A theologian would say, “God is omnipresent and omniscient.” A child would say, “God is everywhere and knows everything.” Yet both the child and the theologian are saying the exact same thing. If this bit of information is so widely known – from the most educated down to the least educated – we should expect that practically all people would live with this thought in mind – yet apparently very few do.
So many people ignore this fundamental fact, Jesus had to warn us in the Sermon on the Mount:
“Beware of practicing your righteousness before men to be noticed by them; otherwise you have no reward with your Father who is in heaven.
– Matthew 6:1 NASB
He would go on to say in that sermon:
“Enter through the narrow gate; for the gate is wide and the way is broad that leads to destruction, and there are many who enter through it. For the gate is small and the way is narrow that leads to life, and there are few who find it.”
– Matthew 7:13-14 NASB
Jesus is telling us that few people live as if “the eyes of the Lord are in every place.” He would even later say of Israel’s most religious leaders:
“…they do all their deeds to be noticed by men…”
– Matthew 23:5 NASB
Remember that this idea of God seeing everything was not something new that Jesus introduced. This had been a fundamental aspect of thinking about the Creator from the very beginning. And, yes, it was also forgotten from the very beginning – for otherwise, how could Eve have fallen for Satan’s trick if she had been remembering that God was watching?

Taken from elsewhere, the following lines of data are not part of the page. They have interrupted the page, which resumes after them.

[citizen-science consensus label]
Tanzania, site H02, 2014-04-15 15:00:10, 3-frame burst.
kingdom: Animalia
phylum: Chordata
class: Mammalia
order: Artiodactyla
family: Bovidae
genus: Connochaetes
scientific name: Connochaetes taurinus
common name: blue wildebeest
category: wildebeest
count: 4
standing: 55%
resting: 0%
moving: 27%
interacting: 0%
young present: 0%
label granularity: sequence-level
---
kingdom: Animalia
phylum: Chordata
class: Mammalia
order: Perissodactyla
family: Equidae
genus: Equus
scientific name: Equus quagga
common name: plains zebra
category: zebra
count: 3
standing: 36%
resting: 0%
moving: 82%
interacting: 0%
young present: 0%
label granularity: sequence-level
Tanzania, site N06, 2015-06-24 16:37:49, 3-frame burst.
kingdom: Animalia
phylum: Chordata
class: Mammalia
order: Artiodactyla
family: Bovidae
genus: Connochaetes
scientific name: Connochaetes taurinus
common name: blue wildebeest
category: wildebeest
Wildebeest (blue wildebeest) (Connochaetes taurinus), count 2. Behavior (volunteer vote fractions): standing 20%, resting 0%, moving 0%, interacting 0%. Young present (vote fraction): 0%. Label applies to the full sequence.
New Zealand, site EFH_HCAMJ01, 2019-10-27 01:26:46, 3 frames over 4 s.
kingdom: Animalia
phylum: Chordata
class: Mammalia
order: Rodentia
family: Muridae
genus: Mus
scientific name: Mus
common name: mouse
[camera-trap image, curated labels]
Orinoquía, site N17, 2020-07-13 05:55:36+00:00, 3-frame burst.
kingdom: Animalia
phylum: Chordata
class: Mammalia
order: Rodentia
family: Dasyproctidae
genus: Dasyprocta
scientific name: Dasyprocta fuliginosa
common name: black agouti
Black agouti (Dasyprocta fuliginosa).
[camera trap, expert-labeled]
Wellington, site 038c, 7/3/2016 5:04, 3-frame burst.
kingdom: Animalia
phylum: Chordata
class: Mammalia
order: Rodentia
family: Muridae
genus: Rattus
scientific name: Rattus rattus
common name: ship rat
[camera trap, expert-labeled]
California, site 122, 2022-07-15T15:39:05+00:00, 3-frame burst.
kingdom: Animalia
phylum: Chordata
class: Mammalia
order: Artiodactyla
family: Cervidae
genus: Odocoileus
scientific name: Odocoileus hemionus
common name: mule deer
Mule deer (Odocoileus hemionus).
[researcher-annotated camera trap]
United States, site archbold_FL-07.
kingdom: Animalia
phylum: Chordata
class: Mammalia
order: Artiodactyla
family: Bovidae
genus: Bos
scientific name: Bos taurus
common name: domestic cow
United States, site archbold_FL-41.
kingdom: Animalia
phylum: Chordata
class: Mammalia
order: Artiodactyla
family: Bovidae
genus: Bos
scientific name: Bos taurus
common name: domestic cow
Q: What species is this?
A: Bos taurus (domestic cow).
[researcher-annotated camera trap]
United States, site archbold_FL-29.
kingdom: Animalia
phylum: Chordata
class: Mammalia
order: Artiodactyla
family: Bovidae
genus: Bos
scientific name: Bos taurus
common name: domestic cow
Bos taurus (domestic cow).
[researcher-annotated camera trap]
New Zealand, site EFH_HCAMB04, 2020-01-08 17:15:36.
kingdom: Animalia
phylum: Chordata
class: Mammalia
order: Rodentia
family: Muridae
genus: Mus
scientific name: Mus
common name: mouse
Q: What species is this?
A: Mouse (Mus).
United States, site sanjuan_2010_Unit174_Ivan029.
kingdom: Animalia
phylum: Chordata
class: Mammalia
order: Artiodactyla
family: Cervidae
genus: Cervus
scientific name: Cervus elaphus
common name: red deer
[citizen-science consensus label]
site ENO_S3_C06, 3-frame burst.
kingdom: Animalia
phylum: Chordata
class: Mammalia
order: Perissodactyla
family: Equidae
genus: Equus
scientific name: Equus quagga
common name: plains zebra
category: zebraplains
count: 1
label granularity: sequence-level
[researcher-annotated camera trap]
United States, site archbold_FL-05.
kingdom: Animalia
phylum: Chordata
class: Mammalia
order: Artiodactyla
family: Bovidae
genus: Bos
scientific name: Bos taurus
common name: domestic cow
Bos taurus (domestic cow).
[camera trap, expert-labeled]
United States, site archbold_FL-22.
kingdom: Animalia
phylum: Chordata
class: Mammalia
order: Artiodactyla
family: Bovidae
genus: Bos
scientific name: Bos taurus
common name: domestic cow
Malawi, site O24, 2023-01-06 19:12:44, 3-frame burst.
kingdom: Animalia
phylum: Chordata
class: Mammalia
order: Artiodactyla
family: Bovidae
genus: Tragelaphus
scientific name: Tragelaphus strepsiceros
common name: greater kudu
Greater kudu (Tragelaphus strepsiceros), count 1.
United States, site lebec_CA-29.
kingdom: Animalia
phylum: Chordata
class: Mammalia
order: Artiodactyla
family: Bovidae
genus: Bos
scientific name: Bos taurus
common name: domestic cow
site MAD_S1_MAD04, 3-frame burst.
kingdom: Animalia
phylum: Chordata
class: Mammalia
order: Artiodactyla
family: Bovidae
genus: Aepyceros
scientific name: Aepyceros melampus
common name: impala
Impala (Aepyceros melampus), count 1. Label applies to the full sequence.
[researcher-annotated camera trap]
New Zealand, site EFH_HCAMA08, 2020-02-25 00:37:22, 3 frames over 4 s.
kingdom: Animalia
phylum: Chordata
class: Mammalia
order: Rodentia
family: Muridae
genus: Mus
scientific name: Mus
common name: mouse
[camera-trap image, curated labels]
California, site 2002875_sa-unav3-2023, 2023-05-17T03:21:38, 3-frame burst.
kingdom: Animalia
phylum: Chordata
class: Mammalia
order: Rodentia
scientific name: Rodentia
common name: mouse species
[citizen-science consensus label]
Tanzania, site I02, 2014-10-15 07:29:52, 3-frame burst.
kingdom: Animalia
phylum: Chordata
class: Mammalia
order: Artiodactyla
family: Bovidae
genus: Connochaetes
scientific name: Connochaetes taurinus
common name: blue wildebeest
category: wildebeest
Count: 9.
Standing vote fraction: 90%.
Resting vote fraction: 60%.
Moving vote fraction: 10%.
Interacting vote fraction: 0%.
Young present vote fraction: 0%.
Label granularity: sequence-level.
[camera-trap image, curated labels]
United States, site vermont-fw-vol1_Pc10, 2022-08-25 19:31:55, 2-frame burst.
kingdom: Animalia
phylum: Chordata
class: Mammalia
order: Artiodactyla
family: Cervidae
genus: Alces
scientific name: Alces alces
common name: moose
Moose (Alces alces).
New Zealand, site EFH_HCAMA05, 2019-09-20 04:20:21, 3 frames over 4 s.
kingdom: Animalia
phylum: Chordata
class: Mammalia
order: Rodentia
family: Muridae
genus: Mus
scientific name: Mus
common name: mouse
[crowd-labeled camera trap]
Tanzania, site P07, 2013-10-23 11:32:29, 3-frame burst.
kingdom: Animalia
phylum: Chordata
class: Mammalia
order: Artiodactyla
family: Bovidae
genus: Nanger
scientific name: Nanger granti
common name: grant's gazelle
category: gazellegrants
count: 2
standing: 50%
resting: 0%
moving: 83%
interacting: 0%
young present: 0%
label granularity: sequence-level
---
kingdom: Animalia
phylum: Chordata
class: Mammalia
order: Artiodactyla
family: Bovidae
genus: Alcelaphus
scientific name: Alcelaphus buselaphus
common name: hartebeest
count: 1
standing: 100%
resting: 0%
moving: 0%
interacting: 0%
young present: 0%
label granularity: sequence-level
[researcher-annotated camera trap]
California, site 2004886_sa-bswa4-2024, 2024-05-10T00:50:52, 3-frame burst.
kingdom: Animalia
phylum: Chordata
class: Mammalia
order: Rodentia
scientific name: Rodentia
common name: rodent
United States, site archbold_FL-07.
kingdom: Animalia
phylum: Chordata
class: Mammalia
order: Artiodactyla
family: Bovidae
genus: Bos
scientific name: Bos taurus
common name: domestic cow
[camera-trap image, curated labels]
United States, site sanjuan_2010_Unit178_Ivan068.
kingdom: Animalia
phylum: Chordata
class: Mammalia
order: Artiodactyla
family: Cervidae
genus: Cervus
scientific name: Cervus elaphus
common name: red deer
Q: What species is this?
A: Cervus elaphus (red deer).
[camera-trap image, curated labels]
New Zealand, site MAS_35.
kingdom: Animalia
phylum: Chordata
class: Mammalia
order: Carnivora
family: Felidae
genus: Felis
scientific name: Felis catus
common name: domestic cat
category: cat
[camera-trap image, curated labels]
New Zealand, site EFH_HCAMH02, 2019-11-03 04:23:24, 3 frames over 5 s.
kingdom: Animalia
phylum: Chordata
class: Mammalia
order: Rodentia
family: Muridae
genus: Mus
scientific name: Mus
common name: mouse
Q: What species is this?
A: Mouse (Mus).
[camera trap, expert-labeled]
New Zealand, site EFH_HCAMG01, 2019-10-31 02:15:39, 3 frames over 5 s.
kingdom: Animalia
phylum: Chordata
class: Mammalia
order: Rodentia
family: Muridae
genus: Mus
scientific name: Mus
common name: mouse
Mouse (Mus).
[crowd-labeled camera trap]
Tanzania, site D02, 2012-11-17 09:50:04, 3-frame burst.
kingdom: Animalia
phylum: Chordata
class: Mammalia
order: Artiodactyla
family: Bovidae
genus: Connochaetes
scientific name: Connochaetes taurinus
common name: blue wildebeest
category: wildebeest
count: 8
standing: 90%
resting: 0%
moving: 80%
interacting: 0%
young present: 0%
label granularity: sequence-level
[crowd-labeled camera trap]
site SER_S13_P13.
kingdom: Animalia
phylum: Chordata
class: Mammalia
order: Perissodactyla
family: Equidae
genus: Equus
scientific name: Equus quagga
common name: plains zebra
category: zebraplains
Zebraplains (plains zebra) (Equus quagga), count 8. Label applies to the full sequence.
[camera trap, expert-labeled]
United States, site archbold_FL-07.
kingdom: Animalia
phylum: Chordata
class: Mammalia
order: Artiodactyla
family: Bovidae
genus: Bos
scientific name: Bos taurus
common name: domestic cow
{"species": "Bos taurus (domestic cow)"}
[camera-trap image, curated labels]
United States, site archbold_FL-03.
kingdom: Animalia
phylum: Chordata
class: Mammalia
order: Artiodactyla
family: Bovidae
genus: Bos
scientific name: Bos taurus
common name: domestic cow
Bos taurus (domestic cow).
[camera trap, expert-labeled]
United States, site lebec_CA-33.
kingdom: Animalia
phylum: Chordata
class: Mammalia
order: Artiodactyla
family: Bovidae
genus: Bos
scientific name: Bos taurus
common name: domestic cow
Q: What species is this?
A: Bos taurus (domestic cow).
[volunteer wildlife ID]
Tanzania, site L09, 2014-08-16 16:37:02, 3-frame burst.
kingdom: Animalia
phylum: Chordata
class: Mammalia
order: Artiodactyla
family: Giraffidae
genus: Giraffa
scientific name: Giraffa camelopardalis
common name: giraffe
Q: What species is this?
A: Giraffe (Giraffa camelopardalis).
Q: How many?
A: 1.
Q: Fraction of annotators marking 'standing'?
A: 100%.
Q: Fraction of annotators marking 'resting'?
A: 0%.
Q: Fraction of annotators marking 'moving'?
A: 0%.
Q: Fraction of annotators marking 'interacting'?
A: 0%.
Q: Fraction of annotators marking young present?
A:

Jesus Christ did, however, bring something new to this idea that “the eyes of the Lord are in every place.” Ever since Jesus was raised from the dead and declared to be Lord, we’ve known that the eyes of the One watching us are the eyes of the One who hung on the cross for us.
(Remember that prayer is more about listening than talking. Use the words below to start yourself, but then allow time to reflect more on the Scripture above before you say the “Amen.” During that time of quiet reflection, let God shape your thoughts and wait for a sense of peace to come. That’s your signal to say “Amen” and go forth to the day.)
Lord Jesus, help me always remember that You who died for us, always watch us…(this is where you remain quiet in order to let Him work in your thoughts)… Amen.